Adam: «Ero uno dei ragazzi che frequentavano il doposcuola, oggi aiuto i bambini a fare i compiti»

Ad aiutare Clara nella sua missione ci sono una trentina di volontarie e volontari come lei. C’è chi segue i ragazzi che fanno i compiti e chi distribuisce il pane, chi presidia le docce e chi tiene in ordine i magazzini, chi smista gli abiti e chi prepara i pasti che ogni giovedì sera vengono portati alle persone senza fissa dimora della stazione Termini e dintorni. Tutti danno il loro tempo e tutti sono convinti di ricevere in cambio molto di più di quello che hanno dato. Leila è nell’età della pensione, anche lei viene qui tutti i giorni e sistema quintali di vestiti. Nahida è arrivata 30 anni fa dalla Giordania e ogni pomeriggio prepara le merende per i ragazzi. Nella Casa del pane, a Piazza 100 Gatti, Fernando distribuisce pizza e pagnotte alle famiglie del quartiere insieme a Nahida e alla loro inseparabile compagna, la gatta Nerina. Anche Adam, che abbiamo incontrato all’inizio di questo piccolo viaggio, viene quasi ogni giorno all’oratorio. La prima volta che è arrivato qui, insieme a sua madre Mymuna, aveva appena otto mesi. «Mia madre era profuga politica», racconta. «È scappata dall’Etiopia senza sapere di essere incinta e si è ritrovata in Italia da sola, senza nessun su cui poter contare. Fortunatamente ha incontrato Clara e Padre Claudio». Nella Casa Famiglia Adam ci è cresciuto, era uno dei bambini che frequentavano il doposcuola. E oggi, che ha 24 anni e due lauree, una in Economia Aziendale e l’altra in Economia e Management sanitario, è lui ad aiutare i bambini del doposcuola. Anche Mymuna è una volontaria, in associazione dà una mano come può. «Ora che stiamo bene vogliamo fare qualcosa per gli altri», conclude Adam. «In Italia non abbiamo parenti, è questa la nostra famiglia».

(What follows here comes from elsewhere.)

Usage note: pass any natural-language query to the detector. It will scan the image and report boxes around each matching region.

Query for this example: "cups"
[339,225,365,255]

Nella Casa Famiglia Lodovico Pavoni tutti insieme si fa comunità

Al tramonto la piazza dell’oratorio si riempie di vita. C’è l’intervallo della merenda per chi sta facendo i compiti e i campi di calcio sono pieni. È iniziato il karaoke, si sente distintamente una voce cantare “Sei l’unica donna per me” di Alan Sorrenti. Sembra un ritorno alla fine degli anni Settanta, in un’Italia che oggi non esiste più. A cantare è Padre Carlo Cavatton, camicia a quadretti e viso rilassato, che si è preso un momento per sé. Insieme agli altri naturalmente, perché il senso più profondo della Casa Famiglia Lodovico Pavoni è il valore di fare comunità.